If you do business networking you’ll be familiar with the concept of meeting other business people, getting to know them, building relationships, educating them about how your business helps people and seeing if there’s synergy between you to become a customer or a supplier.
Of course, there are some people who think you can attend one networking meeting and sell at everyone and come away with an order. It doesn’t work like that!
So why do many of these same people complain that LinkedIn doesn’t work? When I ask a few questions they:
- Haven’t optimised their profile to help other members to really understand what they do, or better still how they help their customers.
- Don’t open conversations with the people they connect with.
- Open conversations with a sales pitch – often pitching something that the contact already does themselves (I can’t count the number of times a web company has pitched ‘copywriting services’ to me – haven’t they read my profile?)

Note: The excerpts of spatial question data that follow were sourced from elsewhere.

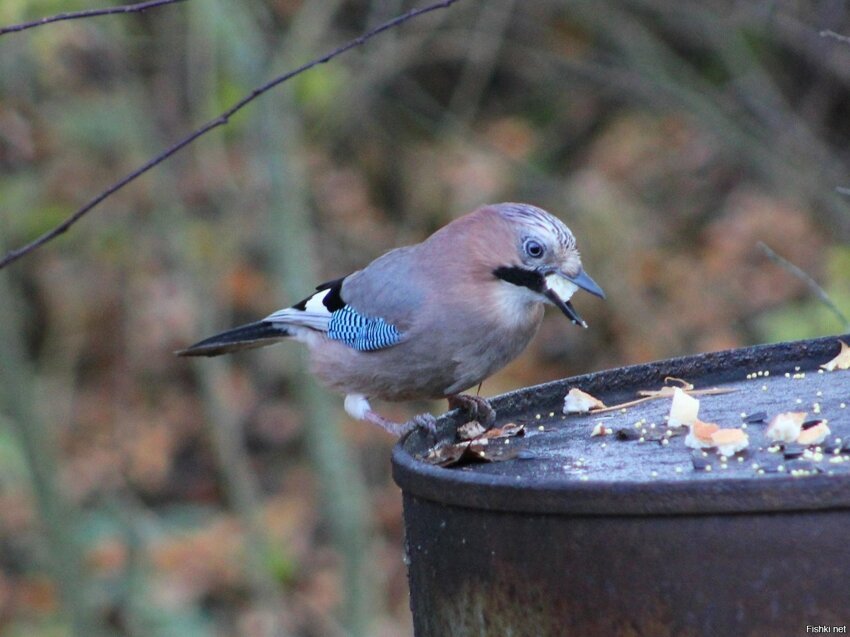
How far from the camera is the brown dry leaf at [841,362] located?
3025mm

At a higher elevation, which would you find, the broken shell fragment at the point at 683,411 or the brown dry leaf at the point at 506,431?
the broken shell fragment at the point at 683,411

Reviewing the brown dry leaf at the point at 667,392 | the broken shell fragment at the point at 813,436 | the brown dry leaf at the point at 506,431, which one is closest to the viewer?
the broken shell fragment at the point at 813,436

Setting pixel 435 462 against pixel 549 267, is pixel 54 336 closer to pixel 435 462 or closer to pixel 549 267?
pixel 549 267

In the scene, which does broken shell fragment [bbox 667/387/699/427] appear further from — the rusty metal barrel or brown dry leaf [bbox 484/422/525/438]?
brown dry leaf [bbox 484/422/525/438]

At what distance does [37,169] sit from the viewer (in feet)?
21.8

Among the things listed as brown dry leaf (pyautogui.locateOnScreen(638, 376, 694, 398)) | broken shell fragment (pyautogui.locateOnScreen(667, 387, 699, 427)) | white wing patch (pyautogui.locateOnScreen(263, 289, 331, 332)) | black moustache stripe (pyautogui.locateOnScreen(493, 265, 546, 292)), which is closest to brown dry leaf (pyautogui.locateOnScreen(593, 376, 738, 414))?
brown dry leaf (pyautogui.locateOnScreen(638, 376, 694, 398))

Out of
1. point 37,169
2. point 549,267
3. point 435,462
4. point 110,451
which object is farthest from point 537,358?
point 435,462

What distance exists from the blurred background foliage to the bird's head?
78.7 inches

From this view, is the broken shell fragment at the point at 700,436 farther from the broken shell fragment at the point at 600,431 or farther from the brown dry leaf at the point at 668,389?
the brown dry leaf at the point at 668,389

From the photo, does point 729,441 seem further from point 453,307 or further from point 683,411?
point 453,307

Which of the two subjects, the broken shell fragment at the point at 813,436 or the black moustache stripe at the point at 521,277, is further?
the black moustache stripe at the point at 521,277

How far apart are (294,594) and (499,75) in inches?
158

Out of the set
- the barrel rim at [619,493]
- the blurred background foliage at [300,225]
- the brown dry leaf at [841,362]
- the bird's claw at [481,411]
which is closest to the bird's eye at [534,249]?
the bird's claw at [481,411]

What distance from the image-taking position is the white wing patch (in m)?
4.12
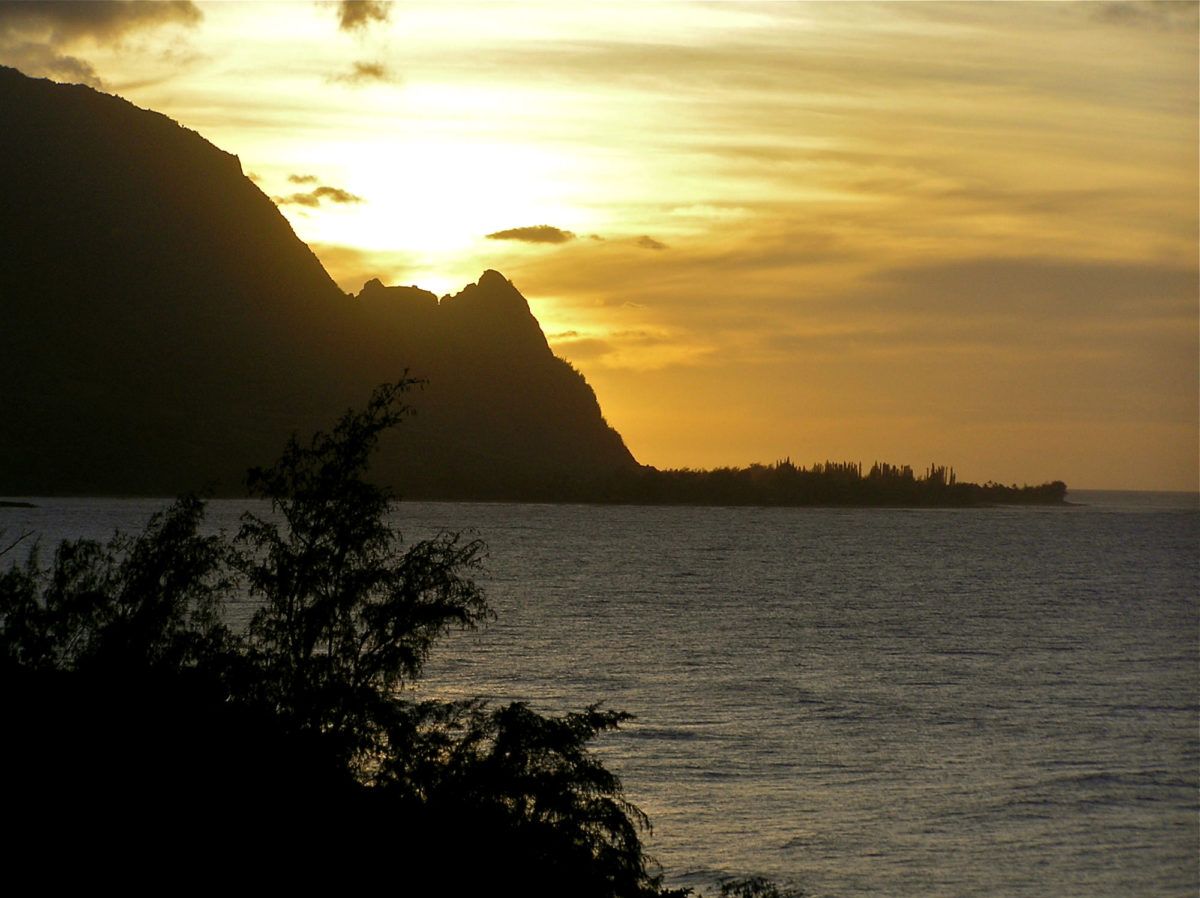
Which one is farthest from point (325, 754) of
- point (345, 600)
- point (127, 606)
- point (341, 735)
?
point (127, 606)

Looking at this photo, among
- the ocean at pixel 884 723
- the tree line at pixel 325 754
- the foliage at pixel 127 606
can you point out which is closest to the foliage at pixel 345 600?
the tree line at pixel 325 754

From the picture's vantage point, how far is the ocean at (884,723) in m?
37.5

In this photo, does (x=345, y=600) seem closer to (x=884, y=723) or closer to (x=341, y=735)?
(x=341, y=735)

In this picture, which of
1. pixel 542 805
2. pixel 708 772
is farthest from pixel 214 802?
pixel 708 772

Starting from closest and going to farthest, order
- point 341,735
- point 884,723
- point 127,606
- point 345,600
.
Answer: point 341,735 → point 345,600 → point 127,606 → point 884,723

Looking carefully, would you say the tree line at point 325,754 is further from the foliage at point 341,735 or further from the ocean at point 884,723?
the ocean at point 884,723

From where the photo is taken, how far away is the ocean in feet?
123

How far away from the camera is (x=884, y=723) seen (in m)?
56.6

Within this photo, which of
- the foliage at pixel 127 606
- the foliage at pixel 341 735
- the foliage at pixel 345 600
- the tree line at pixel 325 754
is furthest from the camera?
the foliage at pixel 127 606

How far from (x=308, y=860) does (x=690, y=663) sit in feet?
172

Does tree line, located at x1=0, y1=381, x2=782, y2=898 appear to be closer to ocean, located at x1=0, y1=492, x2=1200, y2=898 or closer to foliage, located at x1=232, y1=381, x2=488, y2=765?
foliage, located at x1=232, y1=381, x2=488, y2=765

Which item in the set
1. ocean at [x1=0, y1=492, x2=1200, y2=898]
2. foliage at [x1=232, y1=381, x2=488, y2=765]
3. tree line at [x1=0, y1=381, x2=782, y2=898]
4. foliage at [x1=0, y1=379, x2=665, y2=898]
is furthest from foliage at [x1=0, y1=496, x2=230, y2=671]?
ocean at [x1=0, y1=492, x2=1200, y2=898]

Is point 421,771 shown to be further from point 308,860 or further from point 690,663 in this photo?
point 690,663

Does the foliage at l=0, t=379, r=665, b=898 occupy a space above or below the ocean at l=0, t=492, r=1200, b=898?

- Don’t continue conversations beyond ‘thanks’ or the automatic LinkedIn responses (and, yes, I know when someone has pressed the button and when they’ve bothered to type something).
- Don’t actively look for the kind of people who fit their ideal client profile and make connections.
- Haven’t found out which groups their ideal clients are active in and haven’t joined them OR
- Have joined a group and proceeded to pitch the members instead of being helpful and knowledgeable.
- Don’t refer other connections where appropriate.
- Don’t engage with posts on the home feed by liking or commenting.
- Don’t post updates on the home page.
- Don’t post articles on their profile.
There’s more – but this is beginning to sound like a serious rant.
At present all these things are possible with a free account. If you’re not using them to their utmost, don’t pay for a Premium account.